WITCH is a rockumentary which celebrates the rich history and present-day sitch of Zambian rock band WITCH.
Rockumentaries have a tendency to conform to type, a consequence of there being little difference between most bands’ stories. Even when artists triumph against adversity that usually just means they end up hating each other or telling Paul Giamatti to fuck off. That’s where WITCH (an acronym for We Intend To Cause Havoc) stands out; an unconventional tale of success in a country whose economy was devastated by the declining copper industry in the 1970s, and whose AIDs epidemic killed several of the band’s members.
Director Gio Arlotta travels to Zambia to find the group’s frontman Emanuel “Jagari” Chanda (“the Zambian Mick Jagger”) now working as a gemstone miner, essentially making this Searching for Amethyst Man. Jagari recalls with infectious warmth how he got to quartz rock from Zamrock; a funky, fuzzy fusion of African music and psychedelic rock, the completion of “a century-long full circle of musical bastardisations” that went from slavery to American blues to the Rolling Stones then back to Africa.

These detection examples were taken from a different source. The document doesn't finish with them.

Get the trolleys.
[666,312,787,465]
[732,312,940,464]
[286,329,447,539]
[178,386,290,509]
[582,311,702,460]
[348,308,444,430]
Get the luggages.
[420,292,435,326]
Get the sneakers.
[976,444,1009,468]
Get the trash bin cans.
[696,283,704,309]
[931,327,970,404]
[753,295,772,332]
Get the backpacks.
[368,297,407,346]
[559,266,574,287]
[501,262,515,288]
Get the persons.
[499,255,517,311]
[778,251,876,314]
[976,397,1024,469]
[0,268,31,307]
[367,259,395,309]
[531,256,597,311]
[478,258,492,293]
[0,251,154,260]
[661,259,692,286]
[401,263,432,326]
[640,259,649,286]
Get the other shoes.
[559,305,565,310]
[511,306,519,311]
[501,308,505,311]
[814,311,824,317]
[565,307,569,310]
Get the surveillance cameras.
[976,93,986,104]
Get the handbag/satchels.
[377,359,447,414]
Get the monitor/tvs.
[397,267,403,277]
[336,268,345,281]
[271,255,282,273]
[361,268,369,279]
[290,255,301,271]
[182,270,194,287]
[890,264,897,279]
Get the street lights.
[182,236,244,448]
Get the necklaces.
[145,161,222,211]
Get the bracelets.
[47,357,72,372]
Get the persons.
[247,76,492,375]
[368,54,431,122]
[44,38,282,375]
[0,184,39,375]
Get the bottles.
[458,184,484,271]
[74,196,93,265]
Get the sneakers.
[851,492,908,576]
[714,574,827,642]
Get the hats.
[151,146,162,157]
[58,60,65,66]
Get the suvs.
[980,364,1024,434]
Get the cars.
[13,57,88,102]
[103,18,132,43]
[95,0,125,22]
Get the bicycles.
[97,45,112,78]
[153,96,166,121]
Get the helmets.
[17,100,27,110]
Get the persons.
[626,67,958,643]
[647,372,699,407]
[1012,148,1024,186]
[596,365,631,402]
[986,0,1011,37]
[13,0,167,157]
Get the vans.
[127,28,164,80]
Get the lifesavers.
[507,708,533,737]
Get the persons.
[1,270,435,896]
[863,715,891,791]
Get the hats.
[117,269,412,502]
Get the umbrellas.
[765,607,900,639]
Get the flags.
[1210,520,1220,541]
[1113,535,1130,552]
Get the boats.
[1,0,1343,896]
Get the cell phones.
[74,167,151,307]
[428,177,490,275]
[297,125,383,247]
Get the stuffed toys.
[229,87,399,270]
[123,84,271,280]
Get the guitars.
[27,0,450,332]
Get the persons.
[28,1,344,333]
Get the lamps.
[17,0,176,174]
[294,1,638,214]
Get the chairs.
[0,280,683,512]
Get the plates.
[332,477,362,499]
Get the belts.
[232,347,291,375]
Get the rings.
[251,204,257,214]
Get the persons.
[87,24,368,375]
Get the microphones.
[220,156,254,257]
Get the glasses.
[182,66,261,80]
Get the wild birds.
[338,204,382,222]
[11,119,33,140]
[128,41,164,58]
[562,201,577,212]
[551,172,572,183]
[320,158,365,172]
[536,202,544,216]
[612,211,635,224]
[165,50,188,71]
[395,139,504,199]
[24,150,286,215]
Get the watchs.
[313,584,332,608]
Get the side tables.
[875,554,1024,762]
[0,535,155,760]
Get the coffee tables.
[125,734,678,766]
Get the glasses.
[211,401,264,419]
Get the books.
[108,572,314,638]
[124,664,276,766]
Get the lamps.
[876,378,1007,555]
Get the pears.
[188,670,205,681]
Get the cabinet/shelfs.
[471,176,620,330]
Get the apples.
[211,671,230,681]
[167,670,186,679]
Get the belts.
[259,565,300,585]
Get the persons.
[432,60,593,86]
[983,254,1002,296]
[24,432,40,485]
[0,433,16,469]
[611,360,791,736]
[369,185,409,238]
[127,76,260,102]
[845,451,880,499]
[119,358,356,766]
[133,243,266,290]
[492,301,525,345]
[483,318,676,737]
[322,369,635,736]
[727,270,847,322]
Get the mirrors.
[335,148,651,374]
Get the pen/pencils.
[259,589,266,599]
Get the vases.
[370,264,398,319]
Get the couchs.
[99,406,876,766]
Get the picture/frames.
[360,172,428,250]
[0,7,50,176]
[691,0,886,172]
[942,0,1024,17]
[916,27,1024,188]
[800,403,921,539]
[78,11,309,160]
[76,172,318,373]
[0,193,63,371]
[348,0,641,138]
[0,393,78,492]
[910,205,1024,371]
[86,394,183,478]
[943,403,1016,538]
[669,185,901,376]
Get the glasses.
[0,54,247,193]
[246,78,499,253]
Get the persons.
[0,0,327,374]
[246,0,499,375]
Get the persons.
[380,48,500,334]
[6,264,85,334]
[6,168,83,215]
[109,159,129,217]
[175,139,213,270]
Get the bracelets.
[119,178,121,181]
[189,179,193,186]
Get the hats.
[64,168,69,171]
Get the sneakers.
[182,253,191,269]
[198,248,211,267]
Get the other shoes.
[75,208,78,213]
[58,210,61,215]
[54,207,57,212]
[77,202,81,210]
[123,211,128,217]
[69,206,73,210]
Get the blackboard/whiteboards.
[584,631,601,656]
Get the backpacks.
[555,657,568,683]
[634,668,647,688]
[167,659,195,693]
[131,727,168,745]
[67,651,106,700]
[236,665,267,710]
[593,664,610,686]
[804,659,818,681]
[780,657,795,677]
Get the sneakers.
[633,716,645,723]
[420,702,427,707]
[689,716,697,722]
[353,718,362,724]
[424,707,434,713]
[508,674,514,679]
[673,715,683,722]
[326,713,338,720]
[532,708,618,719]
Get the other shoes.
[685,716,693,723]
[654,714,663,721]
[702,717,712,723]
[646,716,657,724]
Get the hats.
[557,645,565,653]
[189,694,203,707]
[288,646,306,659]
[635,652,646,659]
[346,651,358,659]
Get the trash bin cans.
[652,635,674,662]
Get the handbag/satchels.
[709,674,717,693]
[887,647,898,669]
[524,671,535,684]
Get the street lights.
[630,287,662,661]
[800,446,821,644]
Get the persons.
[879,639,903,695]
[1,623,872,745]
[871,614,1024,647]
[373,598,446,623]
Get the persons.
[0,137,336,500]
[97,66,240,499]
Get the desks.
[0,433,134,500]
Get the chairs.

Alongside this musical and cultural history is a 2017 European tour, like this year’s reggae documentary Inna de Yard (but without the unnecessary subtitles) with a similar sense of music’s unique ability to bridge cultural divides. In the decades they’ve been gone WITCH have picked up a new generation of Western fans, and seeing Jagari back doing what he loves is nothing short of inspiring. This is music filmmaking at arguably its most valuable, when it’s intended to cause rediscovery.